A bronchoscopic finding of a red or purple mass just beneath the cords is generally considered diagnostic. Most pediatric surgeons believe that biopsy is contraindicated when such findings are seen, because hemorrhage necessitating emergent surgery is a distinct possibility after biopsy. Once the diagnosis is established, appropriate therapy is chosen according to the severity of symptoms. If the child is stable and has normal blood gas values at rest, observation is sufficient. If the obstruction is significant enough to result in dyspnea, severe stridor, and possibly abnormal blood gas values, tracheostomy below the lesion should be considered. One must also be aware of the possibility of platelet trapping (Kasabach-Merritt syndrome) before surgical intervention.
It is questionable whether radiation should be used in the treatment of these children today because of the risk of thyroid malignancy. Prednisone, 2 to 4 mg/kg per day, and β-blockers, such as propranolol, are quite beneficial if the hemangioma is growing quickly and causing thrombocytopenia. The side effects of interferon-α are so substantial as to preclude use in most cases as of this writing. Dramatic regression of the hemangioma and prompt correction of the thrombocytopenia with the use of these agents have been reported, although both have also been associated with significant side effects.

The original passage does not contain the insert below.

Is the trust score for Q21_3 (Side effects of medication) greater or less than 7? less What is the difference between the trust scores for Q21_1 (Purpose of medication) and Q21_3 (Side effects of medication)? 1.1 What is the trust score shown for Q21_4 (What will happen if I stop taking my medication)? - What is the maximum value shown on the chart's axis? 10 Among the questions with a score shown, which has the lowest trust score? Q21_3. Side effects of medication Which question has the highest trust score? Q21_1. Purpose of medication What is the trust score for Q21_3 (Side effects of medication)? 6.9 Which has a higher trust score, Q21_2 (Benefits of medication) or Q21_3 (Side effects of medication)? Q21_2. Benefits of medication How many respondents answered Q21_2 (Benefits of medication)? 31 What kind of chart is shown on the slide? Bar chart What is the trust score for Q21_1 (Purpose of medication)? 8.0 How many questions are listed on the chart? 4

Intrinsic Tracheal Compression
Tracheomalacia results from a failure of the cartilaginous rings to fully support the round shape of the normal trachea. The cartilages are hypoplastic and allow the trachea to collapse, especially during expiration ( Fig. 36-7 ). This condition is commonly seen in babies and children undergoing bronchoscopic evaluation but is only incidentally responsible for stridor in a moderate number of them. Because obstruction of the airway tends to occur as the trachea collapses with expiration, stridor occurs at that time. The condition is diffuse and usually occurs throughout the length of the trachea.